Read Maroboodus: A Novel of Germania (The Goth Chronicles Book 1) Online
Authors: Alaric Longward
They did.
‘More men,’ said Njord below us. I had not noticed him coming forth, but he pointed a finger where the glints had been apparent.
Indeed, I saw men, but not that many. I hesitated as I stood on the ledge of the rock, and wondered at the Saxons and their firm belief there was something more than a few hunters. Perhaps it was some Goth lord out to hunt the regular Svea raiders, or to pay back for some insult that had been given earlier in the year, a feud solving in the process. ‘Shit and Donor’s balls,’ Ceadda cursed crudely and pulled me to my belly. Dozens of men appeared, tiny specs at the edge of the river. There were too many men, well-armed and dangerous to be a local party and indeed, I could now see slinking shadows of dogs as they loped to the edge of the water to lap up some of the clear water. Gasto bred dogs, I remembered, were often silent in the hunt. They were infamous all across the land for being disciplined, uncannily obedient, and terrible in battle. The ones I saw were like just such slavering, nasty beasts they used in the hunt and battle both.
‘You have great eyes,’ I stated after a while ‘But why are they by the river? Pausing for a camp?’
‘Look now,’ he said softly. ‘To the
water
. Forget the bastards dragging their feet across shit in the woods. Look at those other bastards.’
And I saw them as well.
I had been looking at the woods, but there were large boats rowing on the river and the boats were filled with rowers. They were not the seagoing ships we used to travel the stormy coasts, heavy and clinker-built, but lighter, longer ones with high prows.

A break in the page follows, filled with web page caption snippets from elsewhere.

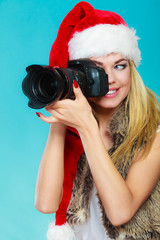 Photographer girl in santa claus hat shooting images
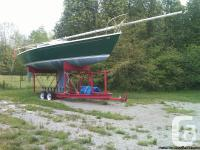 Thirty foot Kirby sailboat with full set of sails,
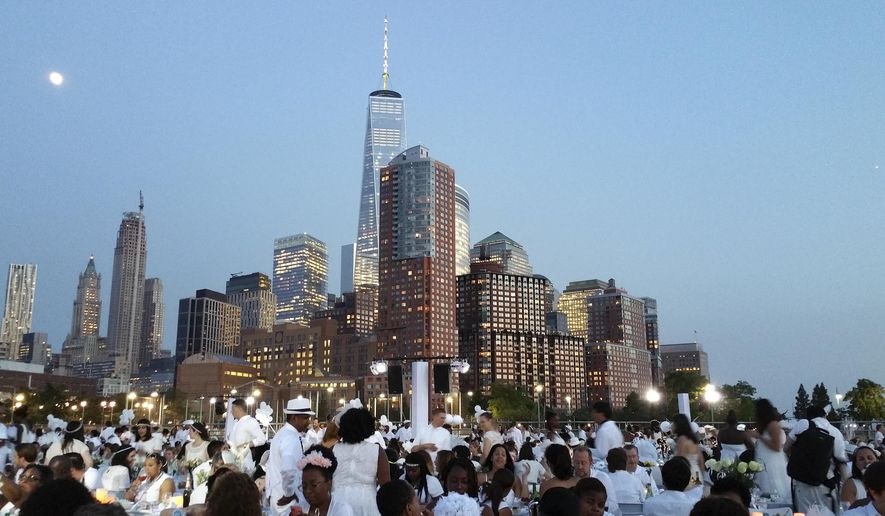 People dressed in white have dinner on Pier 26 along the Hudson River during the Diner en Blanc event, Tuesday, July 28, 2015, in New York. Thousands of people attended the world's largest popup picnic, at a location revealed at the last moment. (AP Photo/Verena Dobnik)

I noticed many of the men sitting on the benches were glinting dully as the chain mail on their torso gleamed. I shuddered with fear.
‘Is it possible it’s your father?’ Njord asked, having placed his spear in the grass to avoid it shining in the light.
I shook my head reluctantly. ‘Not likely. Those must be Bero’s champions. Maino, certainly, shall be there, slavering for my head.’
‘You shouldn’t have cut off his beard,’ Ceadda said. ‘But it was amusing, I give you that.’
‘He’ll be there, hoping to shear off my fingers, toes, nose—‘
‘Cock,’ Njord added unhelpfully.
‘That too,’ I said softly. ‘Unfortunately. Yea, he shall be there if he wasn’t crippled. Danr, Eadwine. And Gasto. Perhaps Friednot’s former men. But Gasto, yes.’ I said the last name with dread, as he was a great tracker and the dogs were his, no doubt.
‘The dog lord?’ Ceadda said. ‘Yes, we once had a shieldwall broken by those slavering bitches from Hel. His dogs, not his daughters.’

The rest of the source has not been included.